Коноп некоторое время пристально смотрел на Долину Андреевну, потом решительно подошел к столу, взял бутылку и громко прочитал:
- "Будафок"… А ты меня таким не угощала… Так, - он нагнулся и принялся рассматривать керамическую бутылочку ликера "Старый Таллин". - Как снаряд… "Старый Таллин". Наверное, крепкое. Говорят, чем старее вино, тем оно крепче.
Тутриль встал.
- Ну, мне пора.
- Что ты, посидел бы еще, - потухшим голосом произнесла Долина Андреевна.
- Может, человеку по делу надо, - сердито заметил Коноп. - В научную же командировку приехал.
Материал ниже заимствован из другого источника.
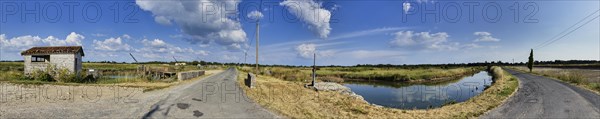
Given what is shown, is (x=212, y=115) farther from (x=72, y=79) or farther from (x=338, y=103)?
(x=72, y=79)

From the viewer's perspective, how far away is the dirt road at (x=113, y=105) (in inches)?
387

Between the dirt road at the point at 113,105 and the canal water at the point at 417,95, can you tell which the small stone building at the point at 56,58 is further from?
the canal water at the point at 417,95

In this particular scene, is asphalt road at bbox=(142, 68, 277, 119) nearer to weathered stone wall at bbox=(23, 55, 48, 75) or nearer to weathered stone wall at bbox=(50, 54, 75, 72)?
weathered stone wall at bbox=(50, 54, 75, 72)

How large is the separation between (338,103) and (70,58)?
26041 millimetres

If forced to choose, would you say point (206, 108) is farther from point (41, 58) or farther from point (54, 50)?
point (41, 58)

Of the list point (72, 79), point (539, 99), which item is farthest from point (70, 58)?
point (539, 99)

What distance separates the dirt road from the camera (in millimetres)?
9820

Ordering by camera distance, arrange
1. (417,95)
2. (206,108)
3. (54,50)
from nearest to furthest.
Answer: (206,108) < (417,95) < (54,50)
Коноп вышел следом за Тутрилем и закрыл за ним дверь.
9
Выйдя из домика, Коноп зажмурился от яркого солнечного света. Все сверкало и блестело. По кромке крыши висели длинные сосульки, а из подтаявших сугробов кое-где торчали обломки ледяных копий.
Направляясь к гаражу, находящемуся на морской стороне селения, он вдруг встретил Тутриля.
- Етти! Чего так рано встал?
- Тебя ищу, - озабоченно ответил Тутриль.
- Что-нибудь случилось? - встревоженно спросил Коноп.
- Ничего, - стараясь казаться спокойным, ответил Тутриль. - Не подбросишь к яранге Токо?
- Это ерунда, - весело ответил Коноп. - Я как раз мимо буду ехать.
У гаража, искрошенный гусеницами, был в масляных пятнах снег.
Коноп отпер большой висящий замок и отодвинул широкие ворота.
- Входи в мои владения, - пригласил он гостя.
Глаза постепенно привыкли к полутьме. Тутриль увидел грузовой автомобиль на колодках и вездеход. В дальнем углу - токарный станок, верстак, инструменты.
- Даже автомобиль у тебя тут, - заметил Тутриль.
- Летом ездим, - отозвался Коноп. - В отлив по береговой полосе можно гнать, как по асфальту. До девяноста выжимал вдоль прибоя. Песок мокрый, держит отлично! Жаль, сейчас зима, а то прокатил бы с ветерком. До Токовой яранги можно берегом ехать. Я сейчас чай поставлю. Проходи сюда.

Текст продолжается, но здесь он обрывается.